The most visible criminals in the antiquity theft trade—the grave robbers doing the digging and the thieves swiping objects from religious shrines—fare poorly compared with the brokers at the other end of the smuggling chain. On average, looters earn only 1 or 2 percent of the ultimate sale price. The Sicilian men who illegally excavated a collection of Morgantina silver illegally sold it for $1,000; a collector subsequently bought it for $1 million, and resold it to the Metropolitan Museum of Art for $2.7 million. Chinese grave robbers who came across a significant Song Dynasty sculpture sold it for $900; an American dealer later resold it for $125,000.

The world’s finest museums have not escaped this distasteful cycle. The J. Paul Getty Museum in Los Angeles became ensnared in such a scandal after it purchased scores of looted antiquities from renowned Italian art dealer Giacomo Medici, including a statue of Aphrodite, purchased for $18 million in 1988. Senior curators at the Getty met with top officers from Italy’s Carabinieri and denied that they knew or should have known that the antiquities they’d purchased were looted. (Years after the backflap case, the Getty-Medici dispute would widen further and Italian officials would file criminal charges against an American curator and an art dealer.)

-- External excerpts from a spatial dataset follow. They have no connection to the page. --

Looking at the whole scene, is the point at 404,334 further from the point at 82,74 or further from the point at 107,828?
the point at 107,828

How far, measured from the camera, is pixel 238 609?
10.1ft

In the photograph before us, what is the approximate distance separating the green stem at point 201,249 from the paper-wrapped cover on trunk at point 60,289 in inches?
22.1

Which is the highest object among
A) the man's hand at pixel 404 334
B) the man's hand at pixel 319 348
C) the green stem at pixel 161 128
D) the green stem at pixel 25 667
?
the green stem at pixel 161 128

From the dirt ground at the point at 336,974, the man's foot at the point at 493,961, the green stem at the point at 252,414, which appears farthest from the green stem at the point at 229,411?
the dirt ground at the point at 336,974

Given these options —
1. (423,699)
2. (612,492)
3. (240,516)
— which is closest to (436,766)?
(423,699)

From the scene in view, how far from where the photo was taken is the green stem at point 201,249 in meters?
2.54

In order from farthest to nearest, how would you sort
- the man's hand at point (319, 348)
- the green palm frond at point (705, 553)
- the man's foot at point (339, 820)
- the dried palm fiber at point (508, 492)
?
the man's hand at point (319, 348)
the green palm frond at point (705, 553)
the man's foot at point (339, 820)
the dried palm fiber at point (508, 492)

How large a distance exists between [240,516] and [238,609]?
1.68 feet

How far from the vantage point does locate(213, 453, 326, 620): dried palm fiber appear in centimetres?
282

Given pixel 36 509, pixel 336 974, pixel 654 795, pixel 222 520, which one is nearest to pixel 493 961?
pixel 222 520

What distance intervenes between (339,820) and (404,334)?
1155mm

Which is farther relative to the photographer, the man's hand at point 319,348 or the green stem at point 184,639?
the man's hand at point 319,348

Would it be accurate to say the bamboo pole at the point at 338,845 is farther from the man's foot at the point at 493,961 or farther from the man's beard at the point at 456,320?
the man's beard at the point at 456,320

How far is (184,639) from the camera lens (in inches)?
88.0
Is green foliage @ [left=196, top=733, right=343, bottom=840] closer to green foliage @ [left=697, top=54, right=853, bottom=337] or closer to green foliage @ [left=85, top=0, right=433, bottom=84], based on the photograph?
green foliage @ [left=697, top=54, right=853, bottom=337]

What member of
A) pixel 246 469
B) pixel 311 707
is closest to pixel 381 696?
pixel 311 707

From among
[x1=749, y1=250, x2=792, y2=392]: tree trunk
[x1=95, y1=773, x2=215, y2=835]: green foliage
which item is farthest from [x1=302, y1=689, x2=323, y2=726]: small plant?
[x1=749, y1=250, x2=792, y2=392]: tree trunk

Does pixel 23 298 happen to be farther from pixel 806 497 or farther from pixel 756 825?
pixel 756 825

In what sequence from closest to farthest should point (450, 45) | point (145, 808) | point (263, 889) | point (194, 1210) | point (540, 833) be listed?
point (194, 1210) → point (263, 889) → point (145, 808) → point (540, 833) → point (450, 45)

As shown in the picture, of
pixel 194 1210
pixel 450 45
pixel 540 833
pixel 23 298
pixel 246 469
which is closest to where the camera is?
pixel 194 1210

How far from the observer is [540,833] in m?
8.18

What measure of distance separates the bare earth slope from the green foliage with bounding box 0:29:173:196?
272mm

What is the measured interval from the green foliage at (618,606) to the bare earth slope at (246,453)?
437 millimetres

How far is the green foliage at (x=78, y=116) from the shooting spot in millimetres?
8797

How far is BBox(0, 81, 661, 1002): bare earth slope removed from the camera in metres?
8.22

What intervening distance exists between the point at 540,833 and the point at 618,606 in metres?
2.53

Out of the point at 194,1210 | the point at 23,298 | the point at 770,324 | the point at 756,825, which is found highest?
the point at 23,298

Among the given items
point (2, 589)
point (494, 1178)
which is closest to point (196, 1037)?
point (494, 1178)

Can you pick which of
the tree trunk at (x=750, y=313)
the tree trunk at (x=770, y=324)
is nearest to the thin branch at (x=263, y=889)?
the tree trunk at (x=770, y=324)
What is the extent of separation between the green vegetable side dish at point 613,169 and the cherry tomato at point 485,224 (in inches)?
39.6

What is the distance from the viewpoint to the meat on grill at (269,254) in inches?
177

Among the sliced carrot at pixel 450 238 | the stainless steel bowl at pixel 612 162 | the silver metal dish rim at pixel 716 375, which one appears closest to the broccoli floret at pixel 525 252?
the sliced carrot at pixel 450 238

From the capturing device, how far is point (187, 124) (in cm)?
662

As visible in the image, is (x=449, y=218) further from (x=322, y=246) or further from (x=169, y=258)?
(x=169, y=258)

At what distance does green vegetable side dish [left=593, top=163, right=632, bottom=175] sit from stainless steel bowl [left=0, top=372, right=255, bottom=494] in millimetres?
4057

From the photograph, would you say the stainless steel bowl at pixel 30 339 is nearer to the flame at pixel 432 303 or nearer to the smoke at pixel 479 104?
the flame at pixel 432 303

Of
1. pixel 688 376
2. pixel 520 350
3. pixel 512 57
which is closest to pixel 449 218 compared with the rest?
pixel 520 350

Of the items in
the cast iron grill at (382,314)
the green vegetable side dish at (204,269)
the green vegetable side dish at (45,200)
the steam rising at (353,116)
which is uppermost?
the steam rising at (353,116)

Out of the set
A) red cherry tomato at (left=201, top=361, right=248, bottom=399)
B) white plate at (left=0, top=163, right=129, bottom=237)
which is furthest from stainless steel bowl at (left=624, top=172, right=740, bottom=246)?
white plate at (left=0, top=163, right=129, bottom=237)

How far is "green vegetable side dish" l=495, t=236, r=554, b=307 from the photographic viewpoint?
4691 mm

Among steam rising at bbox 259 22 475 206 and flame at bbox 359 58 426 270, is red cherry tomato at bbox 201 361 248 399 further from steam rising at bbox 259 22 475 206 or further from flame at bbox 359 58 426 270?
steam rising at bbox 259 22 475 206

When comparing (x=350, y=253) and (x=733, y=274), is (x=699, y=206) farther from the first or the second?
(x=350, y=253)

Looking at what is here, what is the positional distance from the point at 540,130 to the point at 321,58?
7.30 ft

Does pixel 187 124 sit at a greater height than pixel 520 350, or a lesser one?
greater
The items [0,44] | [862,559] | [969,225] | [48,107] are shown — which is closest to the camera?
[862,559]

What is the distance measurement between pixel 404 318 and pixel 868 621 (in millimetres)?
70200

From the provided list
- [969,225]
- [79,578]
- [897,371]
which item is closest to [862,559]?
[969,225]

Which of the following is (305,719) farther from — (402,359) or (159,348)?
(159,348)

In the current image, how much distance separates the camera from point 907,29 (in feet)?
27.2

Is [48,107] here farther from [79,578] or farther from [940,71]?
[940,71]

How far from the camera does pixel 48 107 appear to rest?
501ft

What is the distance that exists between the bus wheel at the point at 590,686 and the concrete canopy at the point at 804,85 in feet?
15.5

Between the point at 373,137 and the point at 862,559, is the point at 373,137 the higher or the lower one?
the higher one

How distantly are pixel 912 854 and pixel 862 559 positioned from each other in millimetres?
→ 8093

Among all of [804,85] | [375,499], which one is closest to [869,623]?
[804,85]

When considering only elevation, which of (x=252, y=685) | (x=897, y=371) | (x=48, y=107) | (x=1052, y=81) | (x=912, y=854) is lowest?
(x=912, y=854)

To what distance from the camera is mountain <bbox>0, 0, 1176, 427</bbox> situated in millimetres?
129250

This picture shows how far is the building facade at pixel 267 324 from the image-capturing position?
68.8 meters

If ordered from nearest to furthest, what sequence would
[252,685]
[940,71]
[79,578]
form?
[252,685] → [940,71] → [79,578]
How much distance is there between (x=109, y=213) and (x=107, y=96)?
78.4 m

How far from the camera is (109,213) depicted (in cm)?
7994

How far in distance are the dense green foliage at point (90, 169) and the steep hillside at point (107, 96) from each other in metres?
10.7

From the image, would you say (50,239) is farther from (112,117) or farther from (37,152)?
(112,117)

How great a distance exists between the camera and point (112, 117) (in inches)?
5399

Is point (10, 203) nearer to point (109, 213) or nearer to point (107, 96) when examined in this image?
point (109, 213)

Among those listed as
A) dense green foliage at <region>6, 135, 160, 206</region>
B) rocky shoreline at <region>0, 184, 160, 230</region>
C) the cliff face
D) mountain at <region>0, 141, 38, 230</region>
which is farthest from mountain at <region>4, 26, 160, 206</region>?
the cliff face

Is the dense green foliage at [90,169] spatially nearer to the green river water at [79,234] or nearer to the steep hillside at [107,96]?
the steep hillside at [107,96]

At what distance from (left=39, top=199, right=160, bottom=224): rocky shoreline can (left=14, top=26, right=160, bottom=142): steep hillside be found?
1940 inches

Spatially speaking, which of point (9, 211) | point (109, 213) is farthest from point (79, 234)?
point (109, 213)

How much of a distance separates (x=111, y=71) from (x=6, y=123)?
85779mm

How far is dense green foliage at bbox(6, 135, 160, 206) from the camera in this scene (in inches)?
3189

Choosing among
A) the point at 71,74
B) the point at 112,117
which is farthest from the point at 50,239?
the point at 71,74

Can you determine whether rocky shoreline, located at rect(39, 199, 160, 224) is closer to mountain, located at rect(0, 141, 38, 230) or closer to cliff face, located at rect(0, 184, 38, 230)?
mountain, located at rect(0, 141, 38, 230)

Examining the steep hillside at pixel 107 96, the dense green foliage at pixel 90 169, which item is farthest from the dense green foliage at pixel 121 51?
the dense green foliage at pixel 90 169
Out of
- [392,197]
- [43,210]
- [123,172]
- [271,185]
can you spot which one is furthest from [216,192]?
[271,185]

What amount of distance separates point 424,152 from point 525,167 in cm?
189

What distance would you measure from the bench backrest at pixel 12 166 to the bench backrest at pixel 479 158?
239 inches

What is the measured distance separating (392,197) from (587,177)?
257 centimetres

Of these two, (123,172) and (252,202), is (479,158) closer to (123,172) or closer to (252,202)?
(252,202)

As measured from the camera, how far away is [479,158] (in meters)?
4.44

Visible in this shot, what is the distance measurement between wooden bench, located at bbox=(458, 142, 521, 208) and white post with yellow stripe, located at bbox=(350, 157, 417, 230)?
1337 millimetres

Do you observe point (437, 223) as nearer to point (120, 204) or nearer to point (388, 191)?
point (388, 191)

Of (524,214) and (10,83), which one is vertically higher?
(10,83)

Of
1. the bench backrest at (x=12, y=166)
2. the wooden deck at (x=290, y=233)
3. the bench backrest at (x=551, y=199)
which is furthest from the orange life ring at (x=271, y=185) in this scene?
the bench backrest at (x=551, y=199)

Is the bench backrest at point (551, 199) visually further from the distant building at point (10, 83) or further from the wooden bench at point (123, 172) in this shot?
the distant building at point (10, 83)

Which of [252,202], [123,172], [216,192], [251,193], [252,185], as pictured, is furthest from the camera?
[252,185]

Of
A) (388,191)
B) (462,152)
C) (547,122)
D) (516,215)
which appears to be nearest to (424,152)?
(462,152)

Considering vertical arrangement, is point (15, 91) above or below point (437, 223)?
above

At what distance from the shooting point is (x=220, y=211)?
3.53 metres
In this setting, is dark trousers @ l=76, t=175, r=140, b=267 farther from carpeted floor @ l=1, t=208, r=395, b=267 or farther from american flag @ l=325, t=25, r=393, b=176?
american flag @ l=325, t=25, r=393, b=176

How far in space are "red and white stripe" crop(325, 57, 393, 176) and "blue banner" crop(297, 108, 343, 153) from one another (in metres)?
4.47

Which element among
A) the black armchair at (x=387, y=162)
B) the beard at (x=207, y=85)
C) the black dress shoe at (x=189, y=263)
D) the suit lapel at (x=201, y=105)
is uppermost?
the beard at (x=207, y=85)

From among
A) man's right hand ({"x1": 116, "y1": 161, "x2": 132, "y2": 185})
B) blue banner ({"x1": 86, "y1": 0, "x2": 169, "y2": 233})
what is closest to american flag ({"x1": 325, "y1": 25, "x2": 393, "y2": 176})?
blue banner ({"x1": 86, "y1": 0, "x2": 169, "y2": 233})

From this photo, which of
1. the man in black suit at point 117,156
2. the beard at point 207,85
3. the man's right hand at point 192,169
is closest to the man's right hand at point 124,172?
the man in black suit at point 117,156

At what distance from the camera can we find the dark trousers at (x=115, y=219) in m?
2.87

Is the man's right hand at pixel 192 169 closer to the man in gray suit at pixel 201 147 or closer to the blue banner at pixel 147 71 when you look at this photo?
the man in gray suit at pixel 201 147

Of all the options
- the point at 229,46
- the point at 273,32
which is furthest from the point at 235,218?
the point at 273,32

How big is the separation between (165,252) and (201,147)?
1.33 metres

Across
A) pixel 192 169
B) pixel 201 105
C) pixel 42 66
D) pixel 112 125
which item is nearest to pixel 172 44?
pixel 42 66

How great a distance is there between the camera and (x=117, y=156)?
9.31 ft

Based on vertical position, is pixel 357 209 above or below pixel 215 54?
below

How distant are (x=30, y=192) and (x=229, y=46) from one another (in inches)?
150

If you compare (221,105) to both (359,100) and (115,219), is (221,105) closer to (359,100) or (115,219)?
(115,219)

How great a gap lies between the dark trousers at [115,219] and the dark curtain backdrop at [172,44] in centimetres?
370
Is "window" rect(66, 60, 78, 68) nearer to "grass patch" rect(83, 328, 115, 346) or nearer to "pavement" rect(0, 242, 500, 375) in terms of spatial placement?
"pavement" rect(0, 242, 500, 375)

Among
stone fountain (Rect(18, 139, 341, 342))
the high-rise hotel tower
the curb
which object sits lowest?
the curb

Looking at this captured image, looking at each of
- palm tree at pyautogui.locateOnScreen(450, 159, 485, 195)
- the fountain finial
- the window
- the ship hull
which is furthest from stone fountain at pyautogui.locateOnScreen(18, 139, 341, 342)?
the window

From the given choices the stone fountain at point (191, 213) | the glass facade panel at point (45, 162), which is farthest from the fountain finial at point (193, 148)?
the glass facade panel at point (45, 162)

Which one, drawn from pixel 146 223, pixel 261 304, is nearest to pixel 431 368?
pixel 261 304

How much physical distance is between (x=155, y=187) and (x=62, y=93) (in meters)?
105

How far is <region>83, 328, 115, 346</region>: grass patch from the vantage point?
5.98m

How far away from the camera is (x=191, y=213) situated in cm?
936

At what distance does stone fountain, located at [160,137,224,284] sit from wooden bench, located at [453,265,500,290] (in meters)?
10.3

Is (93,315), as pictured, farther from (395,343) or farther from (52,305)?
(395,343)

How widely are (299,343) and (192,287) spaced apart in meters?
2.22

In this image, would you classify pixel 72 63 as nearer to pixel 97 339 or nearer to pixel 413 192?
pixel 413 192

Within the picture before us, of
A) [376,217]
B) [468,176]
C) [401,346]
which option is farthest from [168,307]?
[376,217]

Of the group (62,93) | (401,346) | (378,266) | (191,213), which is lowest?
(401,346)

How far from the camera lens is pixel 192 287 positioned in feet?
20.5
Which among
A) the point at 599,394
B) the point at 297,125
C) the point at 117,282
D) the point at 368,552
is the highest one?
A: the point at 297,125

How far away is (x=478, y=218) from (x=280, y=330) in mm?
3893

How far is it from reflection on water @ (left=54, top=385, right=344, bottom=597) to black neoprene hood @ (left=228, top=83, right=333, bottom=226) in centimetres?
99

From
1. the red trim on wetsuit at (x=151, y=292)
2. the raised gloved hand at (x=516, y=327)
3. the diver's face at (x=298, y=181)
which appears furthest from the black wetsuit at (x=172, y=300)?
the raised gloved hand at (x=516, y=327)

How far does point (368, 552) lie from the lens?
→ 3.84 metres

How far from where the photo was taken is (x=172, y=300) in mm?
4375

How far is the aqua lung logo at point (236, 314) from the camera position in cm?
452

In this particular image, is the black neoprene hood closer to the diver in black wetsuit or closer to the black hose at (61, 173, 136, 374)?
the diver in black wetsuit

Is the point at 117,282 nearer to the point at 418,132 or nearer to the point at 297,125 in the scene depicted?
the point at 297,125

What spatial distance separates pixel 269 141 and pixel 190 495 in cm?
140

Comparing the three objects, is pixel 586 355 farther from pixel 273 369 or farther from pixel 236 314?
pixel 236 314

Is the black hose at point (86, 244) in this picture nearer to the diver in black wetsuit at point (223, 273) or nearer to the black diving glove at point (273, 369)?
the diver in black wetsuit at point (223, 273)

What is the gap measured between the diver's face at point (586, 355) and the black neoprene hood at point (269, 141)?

Illicit antiquity trading is said to be on the rise, and there’s little doubt the technology revolution that sparked the global economy made it easier to loot, smuggle, and sell antiquities. Looters employ global tracking devices, smugglers bribe low-paid customs officials, and sellers post items on eBay and clandestine chat rooms. If a piece is valuable enough, an antiquity can be smuggled out of a country on a passenger plane in a matter of hours, arriving in London, New York, or Tokyo less than twenty-four hours after it was unearthed by looters.

How big is the problem? It’s hard to say. Only a handful of countries collect reliable statistics on looting. The Greeks report 475 unauthorized digs in the past decade and say they’ve recovered 57,475 looted pieces, primarily in Peloponnese, Thessaly, and Macedonia. But Greece is an exception—the nation declared looting illegal as early as 1835, and its constitution specifically directs the government to protect cultural property. In most countries, looting is largely documented in unofficial ways, through anecdotes and extrapolation. Claims are made but unverified. Turkey says illegal looting is the fourth most lucrative (legal or illegal) job in the nation. Niger reports that 90 percent of its most significant archaeological sites have been stripped bare. A few criminologists have mingled these statistics and news accounts and drawn wild conclusions—for example, that organized crime figures and terrorists are major players in the illicit antiquities trade. I’m skeptical of such claims. Certainly mobsters have looted artifacts, and yes, there were reports that 9/11 ringleader Mohammed Atta tried to peddle Afghan antiquities in Germany. But a few isolated anecdotes do not a conspiracy make.